Actually, Elder Bush Did Bash Clinton Topic: Newsmax
In a Feb. 19 Newsmax article bashing the idea of a Hillary Clinton presidency as a de facto third term for Bill Clinton, James Humes writes:
True, George H.W. Bush made private fundraising appearances for his son in 2000. But never once did he personally criticize John McCain, Al Gore, or John Kerry. For that matter, he never made any public statements that expressed opposition to his successor’s (Bill Clinton's) policies.
In fact, the elder Bush repeatedly criticized Clinton administration policies while Clinton was in office.
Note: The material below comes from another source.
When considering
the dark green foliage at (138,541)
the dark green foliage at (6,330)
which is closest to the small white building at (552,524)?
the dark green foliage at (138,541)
Humes also writes that Bill Clinton called Barack Obama "another Jesse Jackson," putting that phrase in quotes. We could find no instance in which Clinton used the phrase "another Jesse Jackson" to describe Obama. What Humes is presumably referring to is Clinton's noting, after Obama won the South Carolina primary, that Jackson won it as well when he ran for president, but Clinton never specifically called Obama "another Jesse Jackson," as Humes claims.
Humes is described as "professor at the University of Colorado at Colorado Springs" (as well as a "former White House speechwriter"). Shouldn't a college professor have researched his article better than this?